The organization has staff (about 10 people) located in Ottawa and regional staff located throughout Africa. The Canadian staff works on fundraising and communications with the Canadian and American public along with general oversight in terms of management of finance and their grant from the Canadian government (CIDA). The regional staff (about 20 people) are almost all African and from the country they work in. Their role is to run the major programs in the field from logistics in sending out materials to running radio campaigns in their respective countries. A majority of their time is spent running impact programs in the field. Their work so far has demonstrated the impact on specific agricultural issues at a specific location. Farm Radio partners with local radio stations and organizations that work with agriculture and together they supply radio programs with a focus on education of farmers and discussion, allowing them more tools to access new technologies. To see a further explanation, see PDFs attached.
Farm Radio International seems to have a very high success rate. They have combatted the language barrier by encouraging their partner broadcasters to use the resources provided by Farm Radio to do further research in a localized language. Upon first researching the organization, I began to wonder how effective the technical vocabulary would transfer over. However, Farm Radio’s language attempts to gear their material toward non-technical users (most of the radio broadcasters are not farmers) who will pass on the information in familiar concepts to farmers on the ground. The basic language along with background material from Farm Radio enables broadcasters to further research the subject areas, eliminating language and cultural barriers.

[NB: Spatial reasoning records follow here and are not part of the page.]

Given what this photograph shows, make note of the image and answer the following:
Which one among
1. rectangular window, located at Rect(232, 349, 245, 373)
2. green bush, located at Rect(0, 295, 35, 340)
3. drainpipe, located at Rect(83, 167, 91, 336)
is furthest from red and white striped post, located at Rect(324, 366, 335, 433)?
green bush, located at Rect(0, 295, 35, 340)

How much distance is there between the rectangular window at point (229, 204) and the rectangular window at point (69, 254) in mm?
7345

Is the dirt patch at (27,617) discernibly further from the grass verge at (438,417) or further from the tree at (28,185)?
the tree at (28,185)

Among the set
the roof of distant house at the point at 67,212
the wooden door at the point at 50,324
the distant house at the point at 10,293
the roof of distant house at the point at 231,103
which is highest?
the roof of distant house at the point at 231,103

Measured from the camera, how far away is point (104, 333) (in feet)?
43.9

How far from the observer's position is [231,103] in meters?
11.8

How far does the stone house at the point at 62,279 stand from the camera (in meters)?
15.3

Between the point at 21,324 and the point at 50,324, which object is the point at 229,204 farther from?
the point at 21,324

In class we have discussed the many issues with westerners implementing projects in the developing world without the collaboration of the local communities. Farm Radio’s organization is set up in a way to allow the African staff to have a lot of control over the content. The script, news and resource content published by Farm Radio is almost completely done by African journalists, and they have two news bureaus that collect the content. The organization demonstrates how westerners can use their knowledge and resources to combine with local development practictioners to have a successful base of operations. Farm Radio’s impact programs aim to inform farmers of low-cost, sustainable agriculture by approaching each topic from many angles. They do not act as a promotional tool for other organizations, but instead they provide a variety of different sub-topics in each campaign. For example, a campaign about soil management will highlight the different options available, so the farmers are able to make their own optimal decisions. Futhermore, transferring information via radio is cost effective and very accessible. There seem to be fewer problems with implementing radios into society than providing Internet access. The cost of batteries may be an issue, but in general, they are cheaper to implement than other ICTs.

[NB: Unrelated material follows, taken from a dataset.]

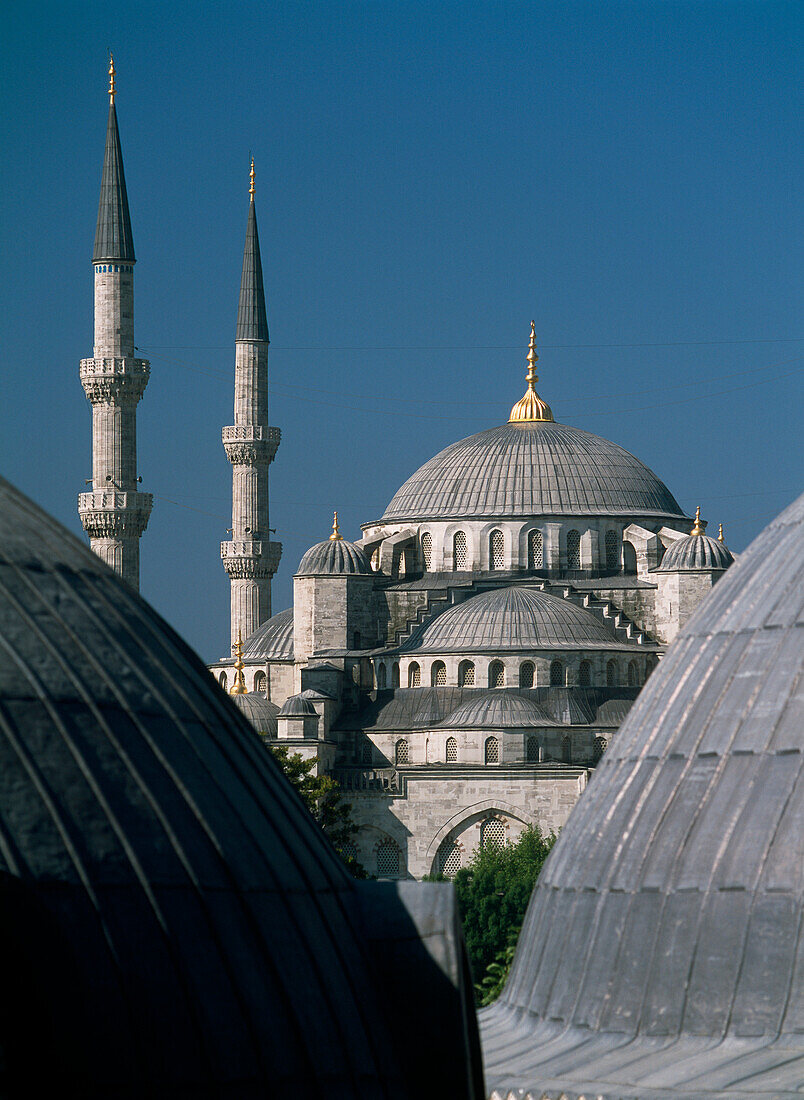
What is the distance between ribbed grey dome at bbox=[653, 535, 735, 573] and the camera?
48.5 metres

The organization’s purpose is to provide a network, so farmers are able to share information with each other, empowering the native population to use the radios. Mark Leclair from Farm Radio said, “It’s a exciting area of work for us, because it goes beyond simply using radio as a ‘dissemination medium’ and actually pulls farmers and broadcasters into a project that has targeted goals that can have a major impact of food security.” The organization is working more directly on the ground to run the impact programs and to train broadcasters, demonstrating their will to adapt to methodology that has proven successful. Farm Radio International is an organization to learn from.
NOTE: Following the original posting of this blog, I spoke with Mark from Farm Radio, who was extremely helpful in correcting my errors. This is the edited version. Thank you, Mark, for your time and eagerness to help!